29 Mar 2022

Sacroiliac Joint Dysfunction

pic%20ads3 Sacroiliac joint dysfunction is an umbrella term used to describe any pain associated with the sacroiliac/sacroiliac joint (SIJ). The joint is very solid, and has a minimal amount of movement in it. The joint can become very stiff and painful, or can become hypermobile. The SIJ can also suffer with osteoarthritis. As with a lot of the other joints in the body, the sacroiliac joints have a layer of cartilage that covers the bone. This cartilage allows you to move the joint, as well as functioning as a shock absorber that sits between the bones. When the cartilage becomes worn or damaged, the bones begin rubbing against one another causing osteoarthritis. Due to the osteoarthritis, the sacroiliac joint ends up having a dysfunction. Degenerative arthritis will often occur in the sacroiliac joint, just like it will in various other weight-bearing joints in the body.

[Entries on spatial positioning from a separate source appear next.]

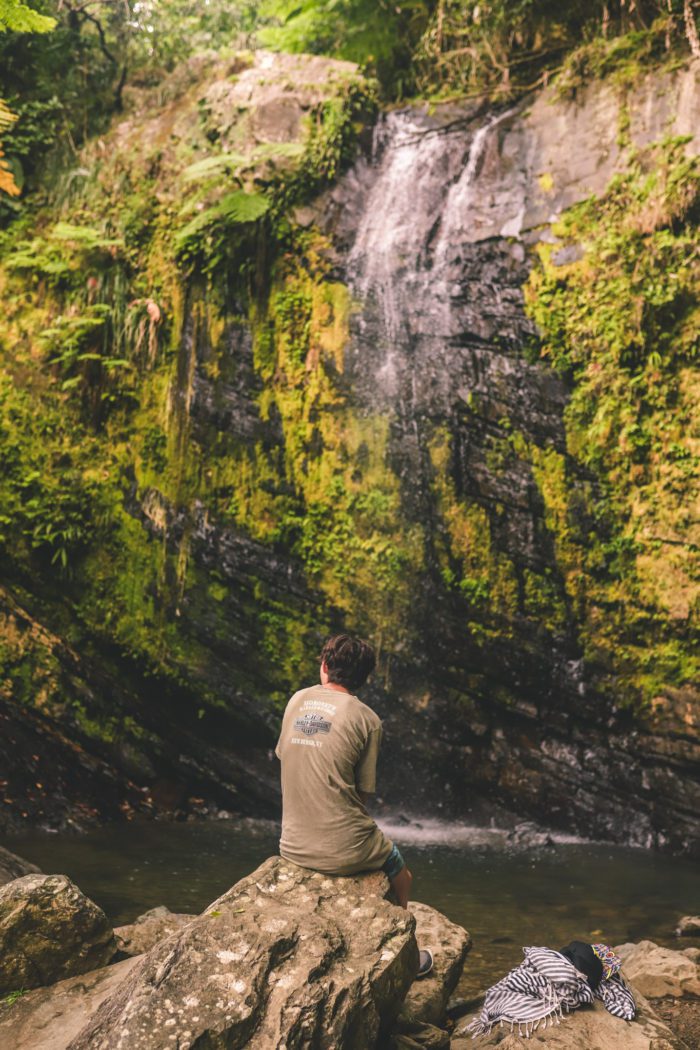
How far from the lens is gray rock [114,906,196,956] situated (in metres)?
3.80

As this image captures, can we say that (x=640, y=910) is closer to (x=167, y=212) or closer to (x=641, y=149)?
(x=641, y=149)

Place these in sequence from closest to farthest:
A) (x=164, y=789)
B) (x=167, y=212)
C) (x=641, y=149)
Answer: (x=641, y=149) → (x=164, y=789) → (x=167, y=212)

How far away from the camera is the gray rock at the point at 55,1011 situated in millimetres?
2973

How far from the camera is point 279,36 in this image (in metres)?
10.7

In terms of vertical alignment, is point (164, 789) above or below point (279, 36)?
Result: below

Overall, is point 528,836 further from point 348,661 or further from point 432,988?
point 348,661

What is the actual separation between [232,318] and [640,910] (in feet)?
23.1

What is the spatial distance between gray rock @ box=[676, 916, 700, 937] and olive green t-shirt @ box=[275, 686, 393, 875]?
3.05 meters

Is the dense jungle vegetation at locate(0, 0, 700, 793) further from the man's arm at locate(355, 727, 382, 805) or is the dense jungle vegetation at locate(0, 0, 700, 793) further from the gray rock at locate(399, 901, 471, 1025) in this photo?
the man's arm at locate(355, 727, 382, 805)

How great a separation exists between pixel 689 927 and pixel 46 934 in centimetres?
399

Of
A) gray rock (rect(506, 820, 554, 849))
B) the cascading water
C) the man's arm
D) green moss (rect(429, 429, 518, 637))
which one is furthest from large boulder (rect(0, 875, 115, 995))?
the cascading water

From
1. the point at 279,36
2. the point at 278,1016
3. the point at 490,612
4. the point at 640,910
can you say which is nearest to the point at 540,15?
the point at 279,36

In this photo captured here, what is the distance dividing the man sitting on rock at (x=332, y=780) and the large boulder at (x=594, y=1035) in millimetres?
745

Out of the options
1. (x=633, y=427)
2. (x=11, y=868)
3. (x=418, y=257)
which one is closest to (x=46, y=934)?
(x=11, y=868)
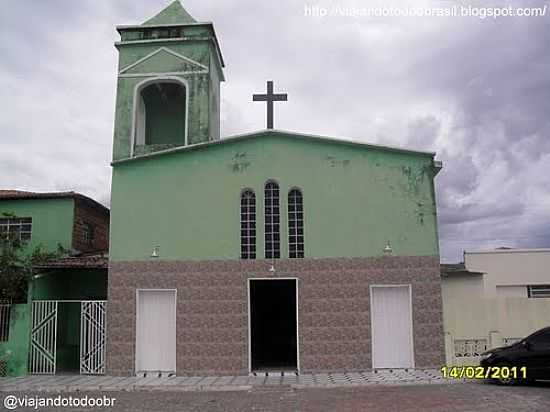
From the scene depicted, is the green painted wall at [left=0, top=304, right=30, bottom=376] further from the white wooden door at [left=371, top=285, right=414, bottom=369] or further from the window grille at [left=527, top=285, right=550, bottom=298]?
the window grille at [left=527, top=285, right=550, bottom=298]

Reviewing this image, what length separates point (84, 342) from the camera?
14.5m

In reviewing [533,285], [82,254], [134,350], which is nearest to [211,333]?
[134,350]

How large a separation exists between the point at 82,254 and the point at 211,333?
661 cm

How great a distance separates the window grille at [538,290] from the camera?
26656 mm

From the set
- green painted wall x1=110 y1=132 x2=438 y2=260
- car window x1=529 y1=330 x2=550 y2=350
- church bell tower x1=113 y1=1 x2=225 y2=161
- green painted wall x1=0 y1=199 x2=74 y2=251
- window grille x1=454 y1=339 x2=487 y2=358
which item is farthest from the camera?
green painted wall x1=0 y1=199 x2=74 y2=251

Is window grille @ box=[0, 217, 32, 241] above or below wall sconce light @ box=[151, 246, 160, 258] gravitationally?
above

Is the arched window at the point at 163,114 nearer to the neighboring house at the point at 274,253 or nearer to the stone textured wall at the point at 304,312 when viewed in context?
the neighboring house at the point at 274,253

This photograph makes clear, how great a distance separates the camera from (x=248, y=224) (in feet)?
47.9

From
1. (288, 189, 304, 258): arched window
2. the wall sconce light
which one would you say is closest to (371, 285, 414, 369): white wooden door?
(288, 189, 304, 258): arched window

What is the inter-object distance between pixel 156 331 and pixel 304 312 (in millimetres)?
3954

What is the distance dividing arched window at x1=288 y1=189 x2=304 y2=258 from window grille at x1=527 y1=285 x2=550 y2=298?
56.6 feet

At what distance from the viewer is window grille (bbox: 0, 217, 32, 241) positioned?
18.6 metres

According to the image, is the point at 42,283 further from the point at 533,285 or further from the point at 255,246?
the point at 533,285
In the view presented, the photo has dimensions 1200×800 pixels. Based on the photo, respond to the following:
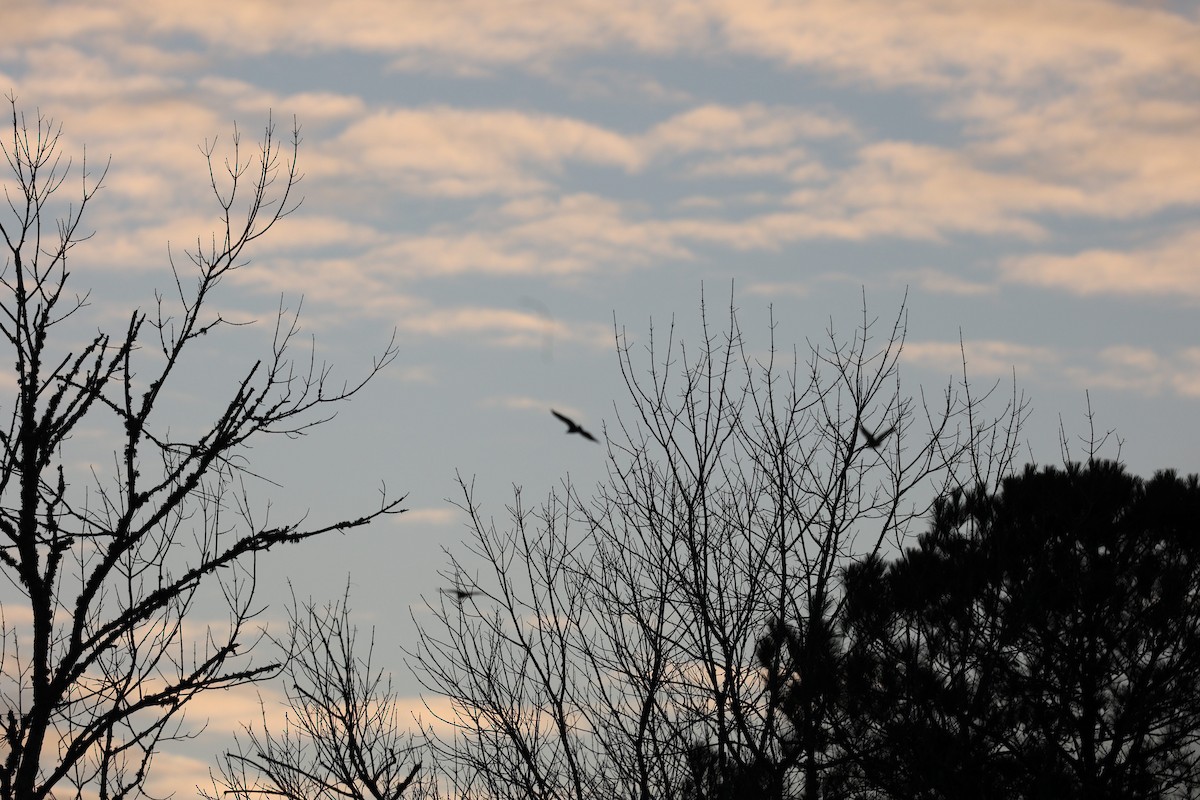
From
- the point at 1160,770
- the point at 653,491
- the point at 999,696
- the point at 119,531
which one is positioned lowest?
the point at 1160,770

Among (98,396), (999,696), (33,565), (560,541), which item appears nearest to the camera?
(33,565)

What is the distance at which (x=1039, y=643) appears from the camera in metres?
11.7

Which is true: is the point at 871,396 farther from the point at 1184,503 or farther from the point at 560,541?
the point at 1184,503

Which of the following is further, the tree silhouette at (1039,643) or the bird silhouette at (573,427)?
the tree silhouette at (1039,643)

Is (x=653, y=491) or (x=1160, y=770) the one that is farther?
(x=1160, y=770)

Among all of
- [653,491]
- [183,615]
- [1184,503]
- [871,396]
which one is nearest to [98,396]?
[183,615]

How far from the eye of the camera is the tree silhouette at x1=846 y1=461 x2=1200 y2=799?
10.4 m

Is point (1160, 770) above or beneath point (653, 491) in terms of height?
beneath

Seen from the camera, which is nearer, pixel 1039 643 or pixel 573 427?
pixel 573 427

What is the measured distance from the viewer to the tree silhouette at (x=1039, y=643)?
10438mm

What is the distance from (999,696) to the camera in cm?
1188

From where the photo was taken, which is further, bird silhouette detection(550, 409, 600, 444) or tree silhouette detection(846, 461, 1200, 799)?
tree silhouette detection(846, 461, 1200, 799)

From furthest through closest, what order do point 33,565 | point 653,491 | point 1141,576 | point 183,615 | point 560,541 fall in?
point 1141,576
point 560,541
point 653,491
point 183,615
point 33,565

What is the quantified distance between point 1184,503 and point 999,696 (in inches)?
171
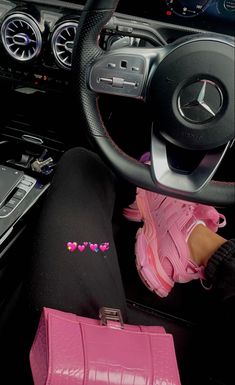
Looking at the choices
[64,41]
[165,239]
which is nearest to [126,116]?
[64,41]

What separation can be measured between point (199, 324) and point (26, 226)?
→ 47 centimetres

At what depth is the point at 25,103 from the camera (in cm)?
121

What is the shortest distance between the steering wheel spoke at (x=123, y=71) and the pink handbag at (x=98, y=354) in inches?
14.3

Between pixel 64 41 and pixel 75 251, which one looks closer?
pixel 75 251

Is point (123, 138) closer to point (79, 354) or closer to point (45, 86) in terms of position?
point (45, 86)

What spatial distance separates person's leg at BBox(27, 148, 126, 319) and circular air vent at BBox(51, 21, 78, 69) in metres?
0.29

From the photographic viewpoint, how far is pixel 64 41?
104cm

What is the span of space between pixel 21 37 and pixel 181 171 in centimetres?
61

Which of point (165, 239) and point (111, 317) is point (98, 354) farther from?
point (165, 239)

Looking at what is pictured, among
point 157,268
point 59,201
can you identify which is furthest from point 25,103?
point 157,268

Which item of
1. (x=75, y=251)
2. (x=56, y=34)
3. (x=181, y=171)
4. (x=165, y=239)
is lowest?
(x=165, y=239)

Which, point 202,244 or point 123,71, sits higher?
point 123,71

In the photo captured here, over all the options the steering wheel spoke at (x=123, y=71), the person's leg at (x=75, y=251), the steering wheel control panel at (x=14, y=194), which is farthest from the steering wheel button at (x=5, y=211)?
the steering wheel spoke at (x=123, y=71)

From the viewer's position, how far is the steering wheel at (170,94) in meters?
0.64
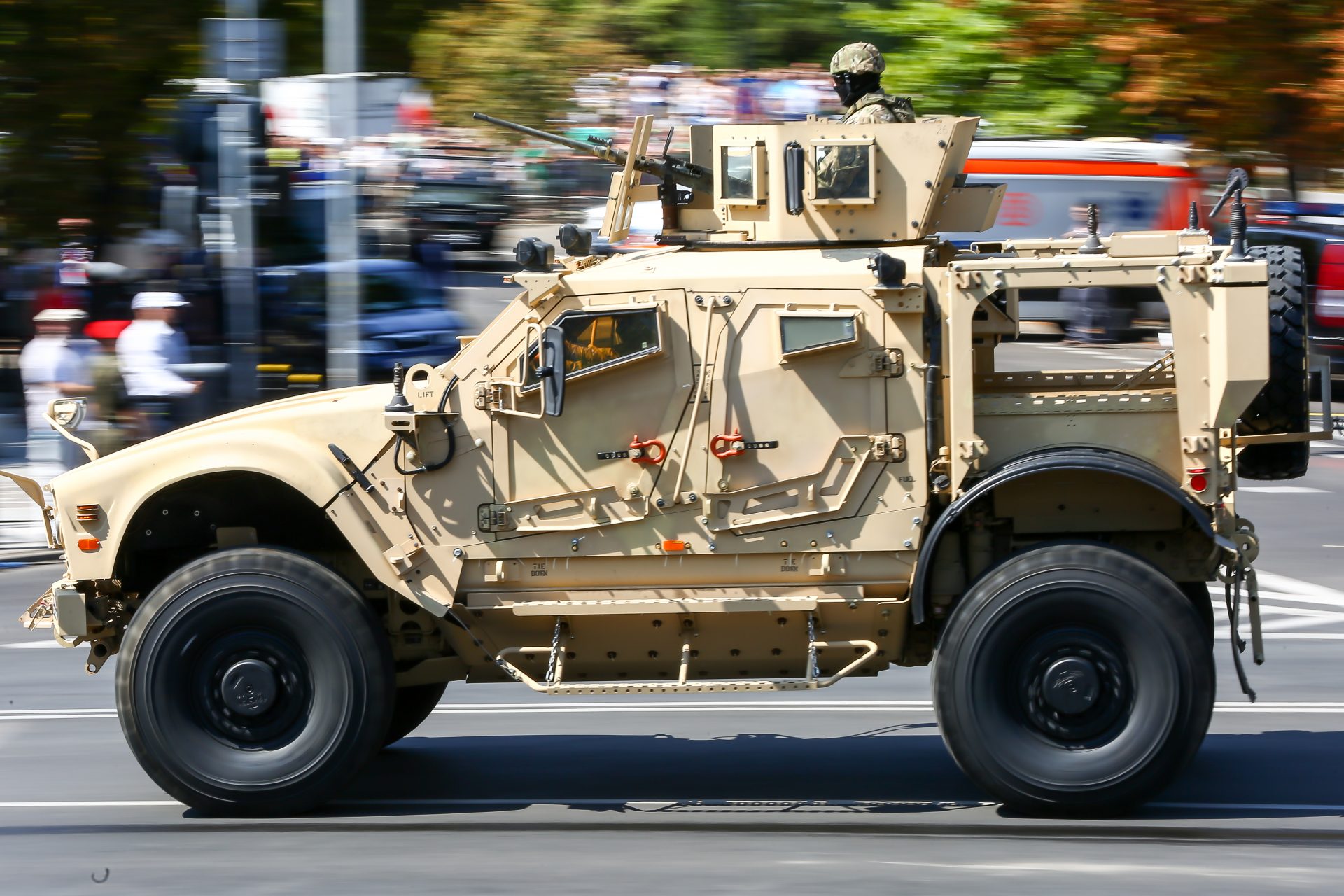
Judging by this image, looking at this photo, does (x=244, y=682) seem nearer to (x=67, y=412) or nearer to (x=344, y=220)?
(x=67, y=412)

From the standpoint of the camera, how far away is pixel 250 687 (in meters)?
7.56

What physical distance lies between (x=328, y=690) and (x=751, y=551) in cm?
195

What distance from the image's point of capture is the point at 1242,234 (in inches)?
289

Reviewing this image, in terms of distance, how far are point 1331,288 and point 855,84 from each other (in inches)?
602

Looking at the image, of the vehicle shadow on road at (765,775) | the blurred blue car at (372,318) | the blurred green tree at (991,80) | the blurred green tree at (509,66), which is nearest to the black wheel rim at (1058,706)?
the vehicle shadow on road at (765,775)

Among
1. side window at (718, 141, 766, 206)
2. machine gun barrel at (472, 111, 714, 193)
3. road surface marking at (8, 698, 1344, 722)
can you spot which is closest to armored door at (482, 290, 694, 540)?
side window at (718, 141, 766, 206)

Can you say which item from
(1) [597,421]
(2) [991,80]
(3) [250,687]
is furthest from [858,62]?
(2) [991,80]

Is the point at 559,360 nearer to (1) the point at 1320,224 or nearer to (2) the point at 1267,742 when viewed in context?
(2) the point at 1267,742

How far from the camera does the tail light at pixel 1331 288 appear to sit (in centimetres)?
2169

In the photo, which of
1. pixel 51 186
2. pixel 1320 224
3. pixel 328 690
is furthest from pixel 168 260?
pixel 1320 224

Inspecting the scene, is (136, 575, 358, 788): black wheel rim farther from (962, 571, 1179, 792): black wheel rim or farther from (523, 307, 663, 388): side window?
(962, 571, 1179, 792): black wheel rim

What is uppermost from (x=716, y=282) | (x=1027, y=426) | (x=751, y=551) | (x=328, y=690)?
(x=716, y=282)

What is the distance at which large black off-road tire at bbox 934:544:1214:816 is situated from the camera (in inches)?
282

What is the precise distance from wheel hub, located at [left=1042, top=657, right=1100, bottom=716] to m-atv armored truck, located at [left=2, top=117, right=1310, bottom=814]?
54mm
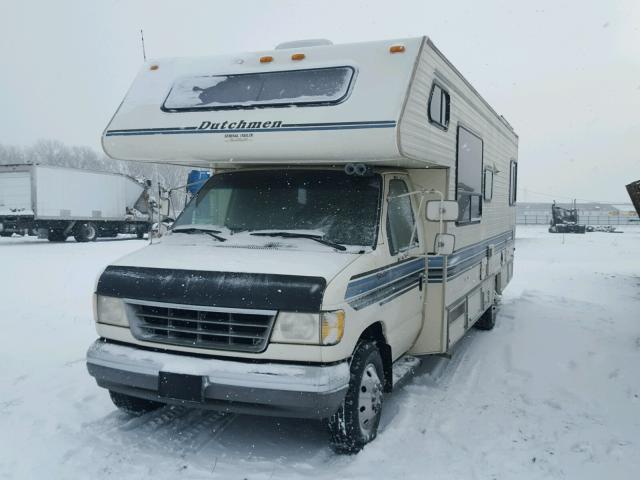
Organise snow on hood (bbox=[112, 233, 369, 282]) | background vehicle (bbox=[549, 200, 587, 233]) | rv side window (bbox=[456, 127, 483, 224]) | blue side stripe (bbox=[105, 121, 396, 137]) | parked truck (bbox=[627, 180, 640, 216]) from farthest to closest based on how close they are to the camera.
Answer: background vehicle (bbox=[549, 200, 587, 233]) → parked truck (bbox=[627, 180, 640, 216]) → rv side window (bbox=[456, 127, 483, 224]) → blue side stripe (bbox=[105, 121, 396, 137]) → snow on hood (bbox=[112, 233, 369, 282])

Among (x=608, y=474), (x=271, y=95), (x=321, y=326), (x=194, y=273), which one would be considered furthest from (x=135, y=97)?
(x=608, y=474)

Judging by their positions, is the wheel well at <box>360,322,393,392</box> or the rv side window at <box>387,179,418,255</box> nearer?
the wheel well at <box>360,322,393,392</box>

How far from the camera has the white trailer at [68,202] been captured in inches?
916

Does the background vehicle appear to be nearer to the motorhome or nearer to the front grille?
the motorhome

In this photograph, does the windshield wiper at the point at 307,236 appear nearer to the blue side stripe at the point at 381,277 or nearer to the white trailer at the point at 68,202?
the blue side stripe at the point at 381,277

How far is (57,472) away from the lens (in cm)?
408

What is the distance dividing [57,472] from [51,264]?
43.4 feet

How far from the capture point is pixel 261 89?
505 cm

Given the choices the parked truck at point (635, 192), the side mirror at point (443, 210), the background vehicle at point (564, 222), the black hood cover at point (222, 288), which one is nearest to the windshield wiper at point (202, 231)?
the black hood cover at point (222, 288)

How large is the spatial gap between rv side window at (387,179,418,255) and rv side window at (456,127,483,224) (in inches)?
39.8

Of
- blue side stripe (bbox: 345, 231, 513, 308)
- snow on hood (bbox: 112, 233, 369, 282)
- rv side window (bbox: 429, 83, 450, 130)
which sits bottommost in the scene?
blue side stripe (bbox: 345, 231, 513, 308)

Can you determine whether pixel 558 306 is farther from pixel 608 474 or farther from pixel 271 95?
pixel 271 95

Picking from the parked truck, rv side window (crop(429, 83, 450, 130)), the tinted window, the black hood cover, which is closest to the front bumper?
the black hood cover

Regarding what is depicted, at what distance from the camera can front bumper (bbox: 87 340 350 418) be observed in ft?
12.6
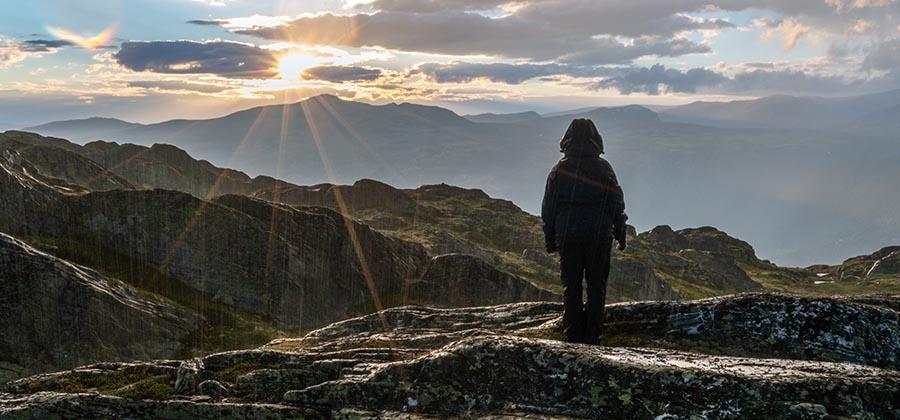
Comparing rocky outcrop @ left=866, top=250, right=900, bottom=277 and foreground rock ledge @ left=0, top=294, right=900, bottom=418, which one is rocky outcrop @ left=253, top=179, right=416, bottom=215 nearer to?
foreground rock ledge @ left=0, top=294, right=900, bottom=418

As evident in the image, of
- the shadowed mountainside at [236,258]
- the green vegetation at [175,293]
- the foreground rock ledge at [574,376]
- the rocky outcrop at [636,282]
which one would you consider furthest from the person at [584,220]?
the rocky outcrop at [636,282]

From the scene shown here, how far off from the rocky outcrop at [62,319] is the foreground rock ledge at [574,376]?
929 inches

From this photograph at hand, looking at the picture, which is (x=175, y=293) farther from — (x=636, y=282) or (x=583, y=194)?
(x=636, y=282)

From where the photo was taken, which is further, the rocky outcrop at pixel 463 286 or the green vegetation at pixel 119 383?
the rocky outcrop at pixel 463 286

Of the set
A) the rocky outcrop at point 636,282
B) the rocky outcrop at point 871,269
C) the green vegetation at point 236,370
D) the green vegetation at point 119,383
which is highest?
Result: the green vegetation at point 236,370

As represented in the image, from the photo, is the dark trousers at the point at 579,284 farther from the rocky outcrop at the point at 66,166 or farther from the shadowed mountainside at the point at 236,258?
the rocky outcrop at the point at 66,166

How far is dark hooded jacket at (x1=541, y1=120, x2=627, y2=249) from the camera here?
15.2 metres

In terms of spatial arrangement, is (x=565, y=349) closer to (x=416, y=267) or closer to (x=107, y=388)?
(x=107, y=388)

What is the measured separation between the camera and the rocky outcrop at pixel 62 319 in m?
32.8

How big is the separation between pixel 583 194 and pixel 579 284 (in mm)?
2618

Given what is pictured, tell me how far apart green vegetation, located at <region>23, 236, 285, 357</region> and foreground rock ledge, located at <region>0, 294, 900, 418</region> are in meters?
28.7

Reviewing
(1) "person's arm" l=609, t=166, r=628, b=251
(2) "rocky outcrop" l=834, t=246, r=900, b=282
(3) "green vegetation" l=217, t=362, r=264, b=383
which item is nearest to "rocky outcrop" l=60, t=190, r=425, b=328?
(3) "green vegetation" l=217, t=362, r=264, b=383

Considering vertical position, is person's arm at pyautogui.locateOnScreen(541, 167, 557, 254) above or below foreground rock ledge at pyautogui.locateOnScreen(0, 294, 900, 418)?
above

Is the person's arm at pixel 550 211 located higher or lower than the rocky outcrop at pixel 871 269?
higher
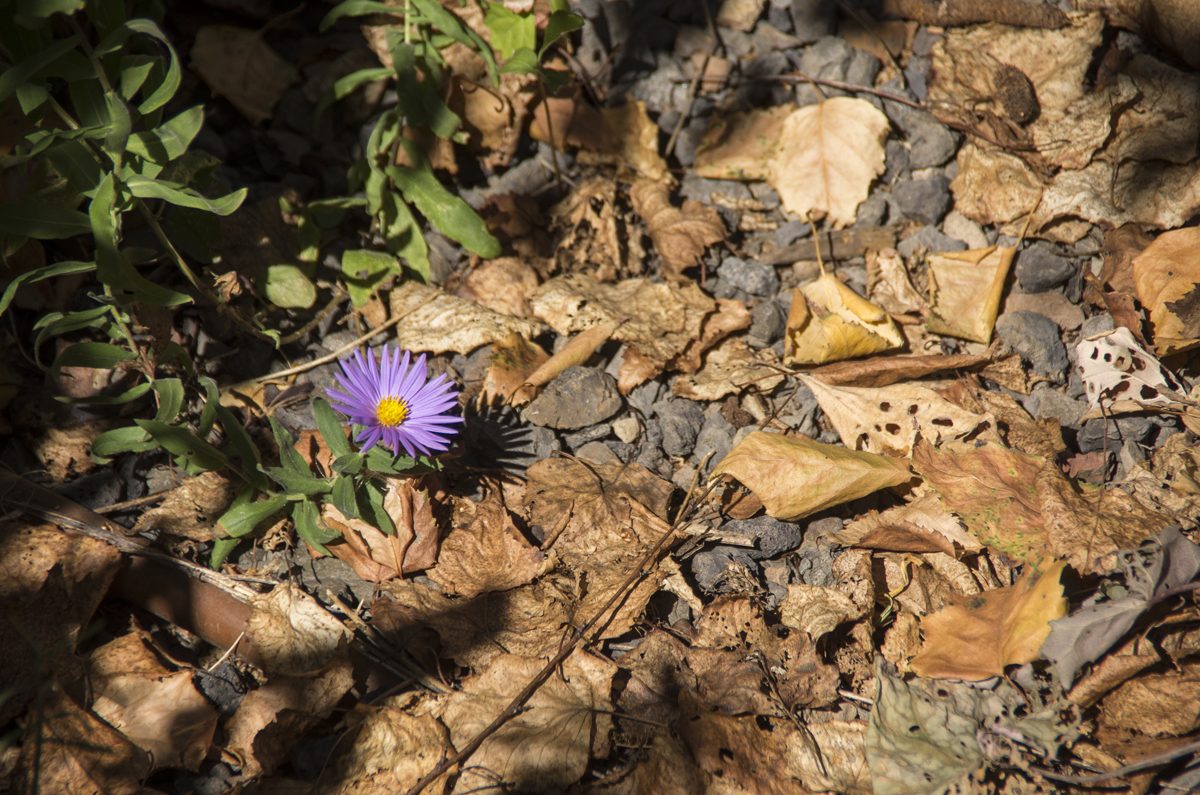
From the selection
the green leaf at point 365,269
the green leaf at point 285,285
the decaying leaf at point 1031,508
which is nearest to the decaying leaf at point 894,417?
the decaying leaf at point 1031,508

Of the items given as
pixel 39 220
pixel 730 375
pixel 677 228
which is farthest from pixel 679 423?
pixel 39 220

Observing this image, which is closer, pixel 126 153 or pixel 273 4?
pixel 126 153

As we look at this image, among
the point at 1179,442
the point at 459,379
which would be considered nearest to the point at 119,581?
the point at 459,379

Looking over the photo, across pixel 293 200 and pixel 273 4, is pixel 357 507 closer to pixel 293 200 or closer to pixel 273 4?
pixel 293 200

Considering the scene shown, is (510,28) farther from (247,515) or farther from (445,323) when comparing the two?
(247,515)

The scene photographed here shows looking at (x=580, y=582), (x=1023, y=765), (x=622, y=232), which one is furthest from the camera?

In cases of hypermobility, often this results after child birth, so women are particularly susceptible. The SIJ moves too much (normal movement is between 3-7mm) and this creates sheering, instability, and inflammation along the joint line. A hypermobile SIJ can also suffering with a phenomenon known as joint locking, where the SIJ gets “stuck” as a result of being too mobile.

Sacroiliac Joint Dysfunction Anatomy The SIJ is the joint between the pelvis and the sacrum. The sacrum consists of five fused vertebrae which is at the bottom of the spine. The sides of the pelvis (known as the ilium) joins into the side of the sacrum forming the sacro-iliac joint. There are also ligaments that stabilize the joint to prevent too much movement. Gluteal muscles surround the joint. The sacrum sits above the coccyx, sometimes known as the tailbone.

How to Treat Sacroiliac Joint Dysfunction:

  1. Anti-Inflammatory Medication An anti-inflammatory medication is commonly used to help relieve pain and inflammation in the joint. However, long term use should be avoided, so keep use to 2 weeks.

  2. Oral Steroids For short periods of time, an oral steroid is often prescribed to help treat the inflammation. This is normally prednisolone.

  3. Physical Therapy Physical therapy has been shown to be quite helpful in dealing with this condition. Pain in the joint is often attributed to not enough movement or too much movement within the affected joint. The therapist can teach you a number of different stabilizing and stretching exercises to help minimize the pain.

  4. Osteopathy Osteopaths use joint adjustments and manipulation to mobilize a stiff or locked sacro-iliac joint, or to attempt to alter the position of the pelvis.

  5. Sacroiliac Belt A sacroiliac belt is a type of device that wraps around the top of the hips (buttocks) to help stabilize the sacroiliac joint, which will help to relieve some of the pain.

Tips:  Good conditioning programs often help keep the joints strong and flexible.

 The added weight and altered gait of a pregnant woman can place added stress on the sacroiliac joints, so pregnant women can find a lot of benefit with a SI belt.

 Ankylosing spondylitis can lead to severe pain and stiffness in the sacroiliac joints. As the disease worsens, the joints fuse together and motion is prohibited.

 Maintain a healthy body weight to prevent undue stress on the joints.

 Try some ice and heat to your SIJ – discuss what would work best you’re your RMP therapist.